No le importó que sus amigos ni expertos en vida al aire libre consideraran esa idea como descabellada y sin sentido. Toda esta gente le advirtió que Alaska y su hermosa agresividad y clima extremo no es para cualquiera, y menos para un muchacho cabeza dura, sin experiencia en supervivencia y sus técnicas. Pero Chris creyó que todo lo podía, y allá fue. Cuando somos jóvenes somos tan arrogantes...

El final fue el esperado.
El chico, que en 1992 tenía 24 años, falleció emaciado e intoxicado por la ingesta de semillas salvajes no aptas para el consumo. Alaska, la hermosa y exuberante tierra de aventuras, se lo tragó y lo inmortalizó.
McCandless es, hoy, una suerte de mito e icono juvenil.
El lugar donde Chris falleció (dentro de un colectivo abandonado -el colectivo se removió del lugar hace unos años) es un continuo peregrinar de personas que le rinden tributo al simpático Alex Supertramp (así había elegido llamarse...) y su aventura eterna.

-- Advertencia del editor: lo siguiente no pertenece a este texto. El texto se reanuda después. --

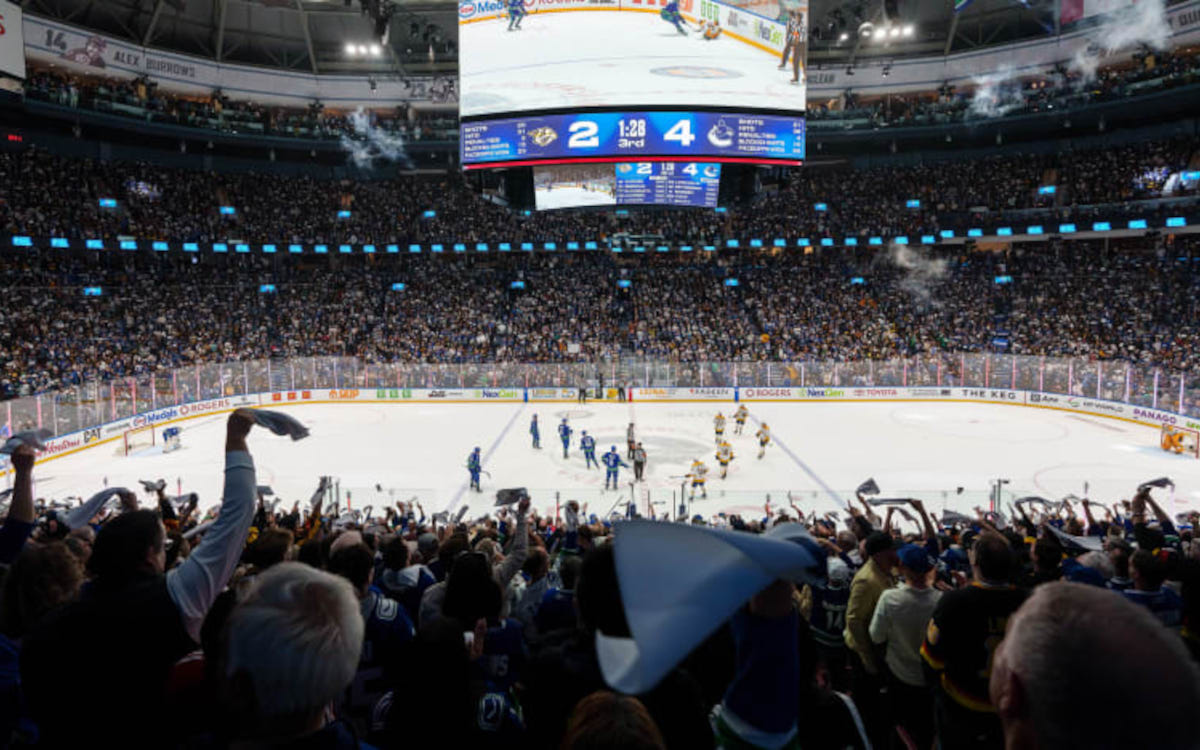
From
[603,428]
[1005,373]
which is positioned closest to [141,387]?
[603,428]

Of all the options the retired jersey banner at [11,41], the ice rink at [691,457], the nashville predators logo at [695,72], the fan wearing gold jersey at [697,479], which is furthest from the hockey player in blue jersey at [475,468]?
the retired jersey banner at [11,41]

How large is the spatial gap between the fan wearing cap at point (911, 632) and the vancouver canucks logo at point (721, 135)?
22740 millimetres

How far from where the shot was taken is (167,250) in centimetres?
3772

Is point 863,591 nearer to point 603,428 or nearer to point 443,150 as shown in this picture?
point 603,428

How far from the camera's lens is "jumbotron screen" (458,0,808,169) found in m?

En 1996 el escritor y periodista Jon Krakauer escribió un libro sobre este chico y su triste final que se llamó Into the Wild.
Y en 2007 Sean Penn tomó las riendas de la adaptación, producción y dirección de una película basada en el libro de Krakauer, y así es como le rindió un muy emotivo homenaje a la corta pero intensa vida de McCandless.
Ambos, libro y película, son estupendos.
En el libro hay mucho material fotográfico muy perturbador: el chico, entre las muy pocas cosas que se había llevado a Alaska para vivir 'su aventura' tenía una cámara de fotos. Y de no creer: este muchacho fue retratando su agonía, su caída libre hacia la hambruna y la locura, con sonrisas, serenidad y una claridad mental alarmante.

El libro, y la película (muy crudos ambos) nos llevan inexorablemente por las andanzas y pensamientos de este muchacho que estaba destinado a encontrarse a sí mismo, pero en las peores circunstancias.
La película de Penn es muy despojada, muy dura. Excelentes actuaciones, sobre todo de quién encarna a McCandless, un actor llamado Emile Hirsch.